== Provided text
Jurecic and Wittes recognize an additional problem with relying on appropriations—that Congress typically passes omnibus appropriations bills and is not likely to shut down the government over an information dispute. But their solution would not seem to get far either. If Congress passed more targeted appropriations or stand-alone legislation that undermined executive privilege, the president could veto those less important bills on constitutional grounds without suffering too much political blowback. (Take, as an example, the OLC Reporting Act of 2008, which the Office of Legal Counsel recommended the president veto as unconstitutional.) Or if Congress attempted to impose conditions on more vital appropriations to particular agencies from which it wanted documents or information—such as those to the Department of Justice—Congress could then be in the position of shutting down the department over an information dispute, which does not seem that much different in kind from shutting down the entire government.

Congress could still attempt these and other tactics to force the executive branch to comply. And perhaps there are ways to be creative with appropriations and force some additional transparency. But I see significant obstacles with any such attempt. The proposed solution that Congress should use its own power rather than rely on the courts sounds much simpler than it would be in practice. Congress would have to come up with a mechanism to apply a legal requirement to the executive branch or an executive branch official and then enforce that requirement in the face of a “unitary” executive branch—the branch that controls the means of enforcement under the Constitution—actively resisting any such enforcement as a violation of the Constitution. 

The futility of congressional lawsuits against the executive branch is thus merely representative of Congress’s larger futility in the face of the executive branch’s institutional advantages in information disputes (the principal one being—in the words of then-OLC head William Rehnquist—that the executive branch has a “headstart” because in these disputes it has something Congress wants and needs only to “maintain the status quo” to “prevail[]”). The executive branch’s exhaustive delineation of the president’s inherent constitutional privilege and related doctrines such as testimonial immunity renders Congress largely impotent, even if the legislature were to attempt to revitalize its institutional powers. 

The only real opportunity Congress has to combat the executive branch’s constitutional defenses is to eliminate their constitutional basis. And, given that the executive branch is not going to alter its views on constitutional questions simply because Congress asks, the mechanism for eliminating these bases would be to procure a contrary, precedential judicial decision. 

The now-prevailing wisdom is that lawsuits against the executive branch are futile and a waste of Congress’s time. But the unspoken premise of that argument is that the goal by which that futility is measured is to prevail in a particular oversight dispute. That is not the only goal, however. And larger institutional interests are always at the bottom of these disputes. 

If Congress’s institutional goal is, as Nadler said, to “protect the Committee’s constitutional duty to conduct oversight in the future,” lawsuits are the only route to forcing the executive branch to revisit its constitutional claims. By settling the McGahn case, the House has forfeited what was, as a matter of history, its most advanced and most favorable opportunity since Watergate to cut back on broad assertions of presidential prerogatives over information. The en banc U.S. Court of Appeals for the D.C. Circuit appeared likely to rule that the House had a cause of action to bring the suit, and even Judge Karen LeCraft Henderson—who voted in the executive branch’s favor in the initial two panel decisions—had expressed serious doubts about the doctrine of testimonial immunity.
====
◆ The request
Which words and phrases are set in quotation marks in the passage on Congress's information disputes with the executive branch? List all of them.
== Listed entries
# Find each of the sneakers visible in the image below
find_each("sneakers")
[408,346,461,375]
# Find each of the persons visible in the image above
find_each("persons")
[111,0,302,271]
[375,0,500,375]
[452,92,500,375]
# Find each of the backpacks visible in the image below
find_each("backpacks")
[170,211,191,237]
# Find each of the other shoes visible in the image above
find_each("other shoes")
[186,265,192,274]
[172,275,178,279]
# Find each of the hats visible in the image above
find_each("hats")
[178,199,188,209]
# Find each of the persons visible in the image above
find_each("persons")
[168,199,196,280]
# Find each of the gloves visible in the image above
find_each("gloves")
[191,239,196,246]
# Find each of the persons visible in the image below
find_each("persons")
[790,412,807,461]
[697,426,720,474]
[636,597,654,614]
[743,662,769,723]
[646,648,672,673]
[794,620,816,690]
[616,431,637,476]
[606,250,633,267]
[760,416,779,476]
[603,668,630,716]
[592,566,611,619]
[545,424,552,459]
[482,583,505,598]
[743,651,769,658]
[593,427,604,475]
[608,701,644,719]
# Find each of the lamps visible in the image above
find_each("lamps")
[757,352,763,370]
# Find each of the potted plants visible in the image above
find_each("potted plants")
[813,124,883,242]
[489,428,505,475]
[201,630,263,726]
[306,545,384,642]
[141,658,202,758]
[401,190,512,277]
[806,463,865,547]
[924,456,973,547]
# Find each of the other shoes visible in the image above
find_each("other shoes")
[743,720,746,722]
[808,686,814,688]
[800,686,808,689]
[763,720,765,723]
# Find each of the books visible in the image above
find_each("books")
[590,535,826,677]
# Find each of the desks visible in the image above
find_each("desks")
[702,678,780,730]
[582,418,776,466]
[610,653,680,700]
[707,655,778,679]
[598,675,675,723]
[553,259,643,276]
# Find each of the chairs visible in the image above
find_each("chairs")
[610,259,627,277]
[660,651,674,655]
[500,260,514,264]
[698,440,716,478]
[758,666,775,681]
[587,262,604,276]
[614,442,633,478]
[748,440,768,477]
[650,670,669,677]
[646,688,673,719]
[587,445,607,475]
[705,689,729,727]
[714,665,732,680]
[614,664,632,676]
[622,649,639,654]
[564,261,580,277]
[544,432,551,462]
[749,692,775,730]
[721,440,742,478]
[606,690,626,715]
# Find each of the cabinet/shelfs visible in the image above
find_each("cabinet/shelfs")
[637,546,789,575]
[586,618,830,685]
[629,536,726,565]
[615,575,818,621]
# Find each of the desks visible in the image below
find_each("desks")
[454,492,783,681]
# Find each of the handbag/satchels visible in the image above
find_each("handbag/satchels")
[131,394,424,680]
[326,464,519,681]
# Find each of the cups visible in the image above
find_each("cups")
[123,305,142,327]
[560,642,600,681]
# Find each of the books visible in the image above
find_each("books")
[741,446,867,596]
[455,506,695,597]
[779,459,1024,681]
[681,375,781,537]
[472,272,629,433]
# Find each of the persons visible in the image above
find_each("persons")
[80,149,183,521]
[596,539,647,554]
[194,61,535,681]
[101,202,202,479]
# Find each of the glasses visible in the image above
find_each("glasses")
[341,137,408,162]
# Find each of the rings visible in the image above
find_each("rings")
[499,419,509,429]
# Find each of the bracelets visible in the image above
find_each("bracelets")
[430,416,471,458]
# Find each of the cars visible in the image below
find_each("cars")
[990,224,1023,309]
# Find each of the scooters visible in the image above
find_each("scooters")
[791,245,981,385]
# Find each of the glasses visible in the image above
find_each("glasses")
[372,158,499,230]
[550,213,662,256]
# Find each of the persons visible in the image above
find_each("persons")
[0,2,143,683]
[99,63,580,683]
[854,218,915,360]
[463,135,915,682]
====
◆ The solution
- unitary
- headstart
- maintain the status quo
- prevail[]
- protect the Committee's constitutional duty to conduct oversight in the future